◆ **Task instructions**
1. In the essay about being a single woman over 30, why does the writer share messages like the email with the whole internet instead of trying to educate their senders? Answer in one to three sentences.
2. Carry on the essay about being a single woman over 30 from the point where the text stops.

** Start Text segment **

I was so worried I wouldn’t have anything to write about this quarantine season, but wouldn’t you know, the Universe provides. In recent years, I’ve been a bit vocal about how maybe being a single woman over 30 isn’t a bad thing, and is instead just…a thing that’s possible to be. I’ve made it my work to elevate the societal opinion of single women, which isn’t hard since the current opinion of us is too low to ride most roller coasters.

Every so often though, my message does not compute. Now and again someone comes across my work, sees the search term “single woman,” and assumes that must mean I’m struggling to land me a husband. They further assume I’m doing work to land a husband at all. Bless their hearts.

While I fear for their reading comprehension levels, I also recognize that educating them is not my responsibility or apocalypse hobby of choice. Rather, when they reach out to me with trashfires like the one you’re about to read, I choose instead to tell the whole internet what they did like the glorious tattle tale I am.

What follows is a real email, from a real person, and I’ve left their real name in the salutation because you know what, fuck this guy.

Dear Shani:

If you really want to find a husband, I can tell you how to do it. Now I fear you might be offended, but I am really trying to be helpful.

I am explaining it from a man’s point of view and you would do well to keep this in mind.

So here goes:

1. Be feminine and wear dresses. And don’t complain or criticize. Please understand that men are turned off by masculine women. So get rid of every pant suit that you have and buy dresses.

2. Learn to cook. Men love it when women cook them delicious dinners. Trust me on this. Take cooking classes and learn to become a great cook.

3. Keep the house clean.

4. Be submissive. If you are loud-mouthed and argumentative, it makes no sense being with you. Being with an aggressive woman is almost like being with a man, and most men prefer women. And most gay men prefer men.

5. Never deny a man sex. When you reject a man sexually, he will simply find another woman and odds are she will be young and hot. And become a skilled and enthusiastic fellatrix — trust me that will go a very long way.

6. Consume only 1500 calories a day. Keep yourself slim and attractive and dont let yourself go.

7. Finally, when you find a man, remain loyal. Be faithful. And never, ever tell your man about your previous sex partners. Always maintain a chaste appearance. Remember, no man wants to marry a strumpet.

** End Text segment **
** Start Raw records **

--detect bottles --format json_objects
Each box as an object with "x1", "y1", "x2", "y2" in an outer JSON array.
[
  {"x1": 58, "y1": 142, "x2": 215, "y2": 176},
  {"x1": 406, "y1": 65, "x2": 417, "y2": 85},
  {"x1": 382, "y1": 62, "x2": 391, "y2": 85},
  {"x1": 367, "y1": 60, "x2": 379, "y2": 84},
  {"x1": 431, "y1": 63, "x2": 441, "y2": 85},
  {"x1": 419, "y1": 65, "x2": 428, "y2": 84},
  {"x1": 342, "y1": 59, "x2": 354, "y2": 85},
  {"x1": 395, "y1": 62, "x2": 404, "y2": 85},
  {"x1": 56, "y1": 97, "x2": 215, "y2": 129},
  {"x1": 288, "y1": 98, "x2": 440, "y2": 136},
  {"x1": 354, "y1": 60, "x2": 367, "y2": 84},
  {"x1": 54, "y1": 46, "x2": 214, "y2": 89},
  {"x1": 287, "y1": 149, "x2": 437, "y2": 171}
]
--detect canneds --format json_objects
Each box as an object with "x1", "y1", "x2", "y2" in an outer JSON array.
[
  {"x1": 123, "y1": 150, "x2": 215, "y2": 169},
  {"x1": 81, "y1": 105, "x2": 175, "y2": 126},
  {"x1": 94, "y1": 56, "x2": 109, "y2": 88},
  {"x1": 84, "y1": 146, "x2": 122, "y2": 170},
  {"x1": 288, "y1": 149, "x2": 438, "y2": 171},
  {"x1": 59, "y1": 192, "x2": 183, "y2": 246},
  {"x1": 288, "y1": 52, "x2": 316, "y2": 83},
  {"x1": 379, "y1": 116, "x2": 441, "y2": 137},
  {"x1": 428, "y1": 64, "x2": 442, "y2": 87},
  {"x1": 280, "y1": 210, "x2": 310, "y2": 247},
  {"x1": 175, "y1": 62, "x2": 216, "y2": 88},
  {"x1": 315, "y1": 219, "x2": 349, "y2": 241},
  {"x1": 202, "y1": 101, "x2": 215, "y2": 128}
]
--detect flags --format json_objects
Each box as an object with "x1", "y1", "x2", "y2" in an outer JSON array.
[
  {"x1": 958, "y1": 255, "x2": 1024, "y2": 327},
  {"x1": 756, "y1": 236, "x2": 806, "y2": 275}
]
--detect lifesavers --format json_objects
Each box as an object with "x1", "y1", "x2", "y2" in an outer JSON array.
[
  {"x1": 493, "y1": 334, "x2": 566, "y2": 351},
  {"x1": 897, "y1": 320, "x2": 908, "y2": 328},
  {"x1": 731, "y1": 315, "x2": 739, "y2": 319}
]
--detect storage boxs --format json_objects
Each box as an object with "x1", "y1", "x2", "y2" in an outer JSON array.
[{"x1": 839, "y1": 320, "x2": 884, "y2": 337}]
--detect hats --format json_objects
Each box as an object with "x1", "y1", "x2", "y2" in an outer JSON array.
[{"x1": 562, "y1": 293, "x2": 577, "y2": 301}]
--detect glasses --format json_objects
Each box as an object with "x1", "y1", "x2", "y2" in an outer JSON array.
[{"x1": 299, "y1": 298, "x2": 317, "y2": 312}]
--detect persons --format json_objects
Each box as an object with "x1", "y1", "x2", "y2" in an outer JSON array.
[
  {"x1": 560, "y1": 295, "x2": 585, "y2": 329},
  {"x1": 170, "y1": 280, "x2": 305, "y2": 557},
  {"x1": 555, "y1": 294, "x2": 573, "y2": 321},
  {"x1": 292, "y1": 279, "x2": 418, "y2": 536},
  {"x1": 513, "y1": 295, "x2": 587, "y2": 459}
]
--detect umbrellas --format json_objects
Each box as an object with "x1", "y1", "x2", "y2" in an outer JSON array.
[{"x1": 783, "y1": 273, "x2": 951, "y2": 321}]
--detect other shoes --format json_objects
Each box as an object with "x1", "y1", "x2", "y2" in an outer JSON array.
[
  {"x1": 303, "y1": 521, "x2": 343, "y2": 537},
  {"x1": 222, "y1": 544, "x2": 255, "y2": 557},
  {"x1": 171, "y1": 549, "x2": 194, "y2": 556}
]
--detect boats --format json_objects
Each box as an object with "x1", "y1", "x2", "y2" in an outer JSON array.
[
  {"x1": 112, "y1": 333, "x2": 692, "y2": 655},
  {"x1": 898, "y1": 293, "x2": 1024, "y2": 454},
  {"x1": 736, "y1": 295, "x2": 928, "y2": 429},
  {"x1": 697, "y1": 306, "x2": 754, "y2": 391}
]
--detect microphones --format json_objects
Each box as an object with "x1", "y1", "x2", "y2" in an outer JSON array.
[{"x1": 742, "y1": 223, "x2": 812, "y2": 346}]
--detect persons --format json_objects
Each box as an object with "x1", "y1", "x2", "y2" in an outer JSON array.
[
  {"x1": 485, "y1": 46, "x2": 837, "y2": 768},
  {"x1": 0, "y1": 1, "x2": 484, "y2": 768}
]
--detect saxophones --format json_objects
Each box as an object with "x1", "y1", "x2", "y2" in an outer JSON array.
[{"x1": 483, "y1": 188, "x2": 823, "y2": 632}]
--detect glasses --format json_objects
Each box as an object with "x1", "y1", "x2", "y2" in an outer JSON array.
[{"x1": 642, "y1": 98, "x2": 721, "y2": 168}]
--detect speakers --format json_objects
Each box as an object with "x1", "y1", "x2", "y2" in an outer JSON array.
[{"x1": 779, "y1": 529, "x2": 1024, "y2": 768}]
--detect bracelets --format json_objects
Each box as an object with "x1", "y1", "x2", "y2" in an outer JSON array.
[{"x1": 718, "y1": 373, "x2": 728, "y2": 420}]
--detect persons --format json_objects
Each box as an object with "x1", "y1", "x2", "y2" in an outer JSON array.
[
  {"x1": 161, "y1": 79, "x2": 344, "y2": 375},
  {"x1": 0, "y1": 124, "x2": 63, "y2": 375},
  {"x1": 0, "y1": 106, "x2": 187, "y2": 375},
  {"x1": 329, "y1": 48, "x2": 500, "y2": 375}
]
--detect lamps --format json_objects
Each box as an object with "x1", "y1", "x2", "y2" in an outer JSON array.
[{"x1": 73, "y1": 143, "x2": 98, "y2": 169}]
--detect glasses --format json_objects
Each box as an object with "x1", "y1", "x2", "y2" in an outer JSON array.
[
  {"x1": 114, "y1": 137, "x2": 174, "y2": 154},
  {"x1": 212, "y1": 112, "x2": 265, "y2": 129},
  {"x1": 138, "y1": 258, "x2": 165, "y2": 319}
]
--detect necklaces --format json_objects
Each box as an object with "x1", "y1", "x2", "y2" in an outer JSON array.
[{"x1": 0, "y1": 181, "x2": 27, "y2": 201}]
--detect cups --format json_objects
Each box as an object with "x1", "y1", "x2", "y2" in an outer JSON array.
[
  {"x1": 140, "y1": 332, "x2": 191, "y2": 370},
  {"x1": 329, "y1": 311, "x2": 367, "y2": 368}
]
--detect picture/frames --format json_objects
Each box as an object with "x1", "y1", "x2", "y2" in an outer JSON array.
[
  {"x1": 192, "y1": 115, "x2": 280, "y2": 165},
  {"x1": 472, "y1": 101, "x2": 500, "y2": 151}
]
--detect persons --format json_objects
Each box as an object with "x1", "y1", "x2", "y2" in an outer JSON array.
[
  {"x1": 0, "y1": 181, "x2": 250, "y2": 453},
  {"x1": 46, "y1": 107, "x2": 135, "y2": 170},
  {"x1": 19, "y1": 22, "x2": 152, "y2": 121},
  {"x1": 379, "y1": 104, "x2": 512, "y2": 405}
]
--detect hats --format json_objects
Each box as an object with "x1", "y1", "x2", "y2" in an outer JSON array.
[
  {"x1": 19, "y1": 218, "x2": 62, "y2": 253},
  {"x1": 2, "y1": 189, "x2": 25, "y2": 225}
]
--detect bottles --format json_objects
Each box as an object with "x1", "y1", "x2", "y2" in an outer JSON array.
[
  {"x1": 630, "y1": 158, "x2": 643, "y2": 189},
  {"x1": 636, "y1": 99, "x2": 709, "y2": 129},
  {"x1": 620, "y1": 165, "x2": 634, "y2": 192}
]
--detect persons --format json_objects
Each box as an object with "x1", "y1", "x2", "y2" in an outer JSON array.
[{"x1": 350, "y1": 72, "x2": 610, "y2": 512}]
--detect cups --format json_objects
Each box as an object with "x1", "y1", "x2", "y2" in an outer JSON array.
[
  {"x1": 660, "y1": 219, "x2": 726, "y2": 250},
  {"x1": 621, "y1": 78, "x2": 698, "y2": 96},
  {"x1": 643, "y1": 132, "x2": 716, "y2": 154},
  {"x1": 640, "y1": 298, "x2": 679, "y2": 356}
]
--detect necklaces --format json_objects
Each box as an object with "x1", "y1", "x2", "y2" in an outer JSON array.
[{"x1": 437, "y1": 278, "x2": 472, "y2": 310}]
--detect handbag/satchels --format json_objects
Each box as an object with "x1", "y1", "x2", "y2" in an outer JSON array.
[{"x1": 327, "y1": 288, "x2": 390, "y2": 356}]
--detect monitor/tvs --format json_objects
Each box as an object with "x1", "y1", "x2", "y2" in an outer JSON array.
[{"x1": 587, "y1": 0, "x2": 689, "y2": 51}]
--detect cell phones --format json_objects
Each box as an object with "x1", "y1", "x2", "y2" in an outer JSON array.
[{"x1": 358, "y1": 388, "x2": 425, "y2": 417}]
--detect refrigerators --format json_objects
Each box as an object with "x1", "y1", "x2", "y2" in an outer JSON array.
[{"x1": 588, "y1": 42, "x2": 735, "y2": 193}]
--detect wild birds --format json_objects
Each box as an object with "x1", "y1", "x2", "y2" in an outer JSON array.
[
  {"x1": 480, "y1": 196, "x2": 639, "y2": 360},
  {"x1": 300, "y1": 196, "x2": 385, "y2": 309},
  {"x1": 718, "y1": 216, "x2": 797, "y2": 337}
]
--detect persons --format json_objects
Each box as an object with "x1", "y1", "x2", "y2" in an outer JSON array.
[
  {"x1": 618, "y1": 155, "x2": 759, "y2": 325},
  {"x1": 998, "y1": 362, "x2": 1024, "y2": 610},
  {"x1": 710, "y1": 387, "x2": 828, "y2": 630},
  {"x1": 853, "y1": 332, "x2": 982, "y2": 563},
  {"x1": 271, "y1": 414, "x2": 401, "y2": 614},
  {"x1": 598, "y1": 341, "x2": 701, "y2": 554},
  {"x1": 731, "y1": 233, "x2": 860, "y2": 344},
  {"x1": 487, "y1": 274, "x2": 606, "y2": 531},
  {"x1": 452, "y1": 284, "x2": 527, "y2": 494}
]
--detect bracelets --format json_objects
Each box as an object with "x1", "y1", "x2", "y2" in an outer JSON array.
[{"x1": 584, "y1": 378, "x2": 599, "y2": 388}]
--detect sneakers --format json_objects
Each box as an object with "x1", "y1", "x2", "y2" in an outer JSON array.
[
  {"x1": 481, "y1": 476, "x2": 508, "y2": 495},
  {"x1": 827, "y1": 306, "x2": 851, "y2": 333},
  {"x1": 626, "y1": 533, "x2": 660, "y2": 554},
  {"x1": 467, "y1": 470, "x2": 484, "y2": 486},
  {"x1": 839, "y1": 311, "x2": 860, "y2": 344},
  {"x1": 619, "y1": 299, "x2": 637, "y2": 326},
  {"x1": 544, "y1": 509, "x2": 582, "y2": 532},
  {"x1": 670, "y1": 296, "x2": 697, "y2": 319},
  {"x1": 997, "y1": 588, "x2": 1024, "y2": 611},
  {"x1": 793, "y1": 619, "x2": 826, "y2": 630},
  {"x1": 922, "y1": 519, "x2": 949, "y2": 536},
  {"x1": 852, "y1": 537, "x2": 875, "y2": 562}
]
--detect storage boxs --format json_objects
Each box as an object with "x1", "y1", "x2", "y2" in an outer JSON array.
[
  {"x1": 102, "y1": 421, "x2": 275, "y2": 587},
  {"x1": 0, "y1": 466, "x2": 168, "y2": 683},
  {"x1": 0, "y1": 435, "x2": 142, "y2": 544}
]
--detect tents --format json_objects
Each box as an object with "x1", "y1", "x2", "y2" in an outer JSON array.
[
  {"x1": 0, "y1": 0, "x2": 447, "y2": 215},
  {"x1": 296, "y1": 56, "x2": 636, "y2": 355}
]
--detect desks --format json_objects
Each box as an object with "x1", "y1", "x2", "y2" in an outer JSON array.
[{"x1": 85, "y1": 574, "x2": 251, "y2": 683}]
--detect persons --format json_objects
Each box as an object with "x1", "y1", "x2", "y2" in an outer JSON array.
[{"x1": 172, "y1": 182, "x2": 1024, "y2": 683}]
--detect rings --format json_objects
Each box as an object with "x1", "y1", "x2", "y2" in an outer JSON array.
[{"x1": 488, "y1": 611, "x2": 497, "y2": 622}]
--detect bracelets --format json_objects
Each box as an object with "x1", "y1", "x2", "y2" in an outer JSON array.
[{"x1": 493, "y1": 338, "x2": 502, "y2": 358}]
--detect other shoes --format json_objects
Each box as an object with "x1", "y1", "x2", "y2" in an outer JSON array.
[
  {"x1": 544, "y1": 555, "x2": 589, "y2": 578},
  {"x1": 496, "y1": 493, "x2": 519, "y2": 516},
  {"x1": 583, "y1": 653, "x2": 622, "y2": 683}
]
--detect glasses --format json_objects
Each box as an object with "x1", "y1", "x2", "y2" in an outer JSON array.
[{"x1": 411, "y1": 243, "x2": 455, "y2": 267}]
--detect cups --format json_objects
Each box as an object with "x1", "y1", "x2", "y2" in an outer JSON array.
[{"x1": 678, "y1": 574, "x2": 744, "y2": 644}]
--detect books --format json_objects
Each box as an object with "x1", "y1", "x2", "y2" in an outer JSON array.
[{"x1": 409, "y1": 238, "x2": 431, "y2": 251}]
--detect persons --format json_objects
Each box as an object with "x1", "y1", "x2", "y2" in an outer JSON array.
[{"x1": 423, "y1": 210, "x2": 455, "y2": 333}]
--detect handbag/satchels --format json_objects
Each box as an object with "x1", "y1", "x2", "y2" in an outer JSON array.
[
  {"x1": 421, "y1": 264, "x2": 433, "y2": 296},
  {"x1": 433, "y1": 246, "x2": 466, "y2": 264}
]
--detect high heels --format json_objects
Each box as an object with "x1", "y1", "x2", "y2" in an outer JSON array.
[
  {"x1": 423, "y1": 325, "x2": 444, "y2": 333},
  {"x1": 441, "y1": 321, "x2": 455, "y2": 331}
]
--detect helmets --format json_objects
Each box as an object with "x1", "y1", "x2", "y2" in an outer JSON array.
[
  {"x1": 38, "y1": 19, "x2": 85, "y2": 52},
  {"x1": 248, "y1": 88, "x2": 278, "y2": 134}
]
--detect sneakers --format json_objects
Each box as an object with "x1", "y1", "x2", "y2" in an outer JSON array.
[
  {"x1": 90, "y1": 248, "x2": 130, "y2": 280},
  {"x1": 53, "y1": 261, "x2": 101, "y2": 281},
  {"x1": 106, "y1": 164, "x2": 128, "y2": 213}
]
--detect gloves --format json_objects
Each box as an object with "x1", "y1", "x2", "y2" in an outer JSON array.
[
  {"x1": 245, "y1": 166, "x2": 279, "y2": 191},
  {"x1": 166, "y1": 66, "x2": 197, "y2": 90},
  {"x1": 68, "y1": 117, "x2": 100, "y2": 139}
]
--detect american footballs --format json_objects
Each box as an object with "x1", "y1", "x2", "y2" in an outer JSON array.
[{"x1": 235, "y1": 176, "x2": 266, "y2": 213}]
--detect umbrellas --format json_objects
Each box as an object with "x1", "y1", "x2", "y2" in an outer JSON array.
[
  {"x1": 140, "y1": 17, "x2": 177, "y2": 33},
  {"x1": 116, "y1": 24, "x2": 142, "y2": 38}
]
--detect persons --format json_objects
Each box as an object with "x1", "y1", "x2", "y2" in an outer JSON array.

** End Raw records **

◆ **Outputs**
1. She says educating such readers is not her responsibility or her "apocalypse hobby of choice." So when they send her "trashfires," she chooses to tell the whole internet what they did.

2.
Maybe you won’t like my views, but trust me I know what my brothers want. Listen to me, take my advice and you will be happy.

Your friend

Mattias.

That really happened! Ladies, I know we don’t need me to break into each piece of this email, rip out its entrails, and roast them over coals to serve with a lovely spring salad, but allow me this indulgence, I’m bored. What follows is Mattias’ email, annotated for your reading enjoyment and my cathartic flaying.

Dear Shani:

If you really want to find a husband (I have never mentioned that I’m in search of one), I can tell you how to do it. (Rlly? Do you have one?) Now I fear you might be offended, but I am really trying to be helpful. (They’re so cute when they’re patronizing, don’t you think?)

I am explaining it from a man’s point of view and you would do well to keep this in mind. (If he’d said even just that to me in real life he’d have had a kick to the teeth. But let’s not stop him, he sounds so motivated, ladies!)

So here goes:

1. Be feminine and wear dresses. And don’t complain or criticize. (LOL, you mean like what I’m doing right now?) Please understand that men are turned off by masculine women. So get rid of every pant suit that you have and buy dresses. (You want to buy them for me, Daddy?)

2. Learn to cook. Men love it when women cook them delicious dinners. Trust me on this. Take cooking classes and learn to become a great cook. (I am a great cook, Mattias, and have been for years. I often think to myself what a dumbass my future husband is for not having located me sooner. The baked goods he’s missed out on, Mattias! The baked goods! BTW, shitbird, everyone loves it when anyone cooks them delicious dinners, and for any reason.)

3. Keep the house clean. (So you’re saying I should throw out my collection of rotting celery and all of my empty tampon applicators littering the floor? Damn, I’d just finished naming them.)

4. Be submissive. (When and where, Mattias? Because maybe I enjoy being submissive sexually but find being socially and professionally submissive degrading and inauthentic. Honestly man you could do with a bit more clarity to your arguments.) If you are loud-mouthed and argumentative, it makes no sense being with you. (I believe what you’re suggesting a man marry is a servant, but go on…) Being with an aggressive woman is almost like being with a man, and most men prefer women. And most gay men prefer men. (I’m very confused.)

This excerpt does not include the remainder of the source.